=== Records provided ===

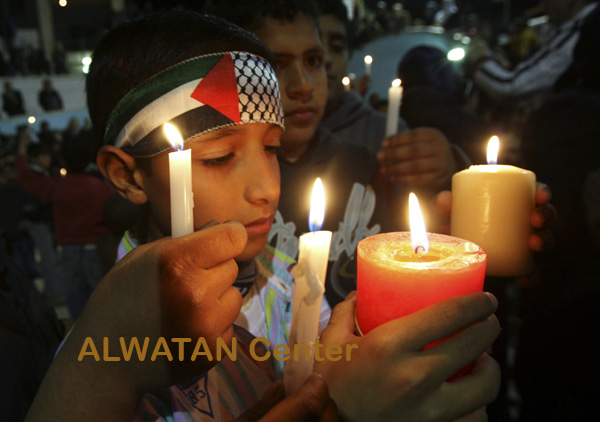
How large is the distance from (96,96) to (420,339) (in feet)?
4.20

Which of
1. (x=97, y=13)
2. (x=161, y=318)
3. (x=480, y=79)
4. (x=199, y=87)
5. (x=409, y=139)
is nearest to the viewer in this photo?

===

Copy out all of the material above word for word, but leave the pictures out.

Completed task>
How large is the distance from (96,96) to (420,339) (in feet)?
4.20

Which of
1. (x=97, y=13)
2. (x=161, y=318)
3. (x=480, y=79)
4. (x=199, y=87)
5. (x=409, y=139)
is nearest to the viewer in this photo?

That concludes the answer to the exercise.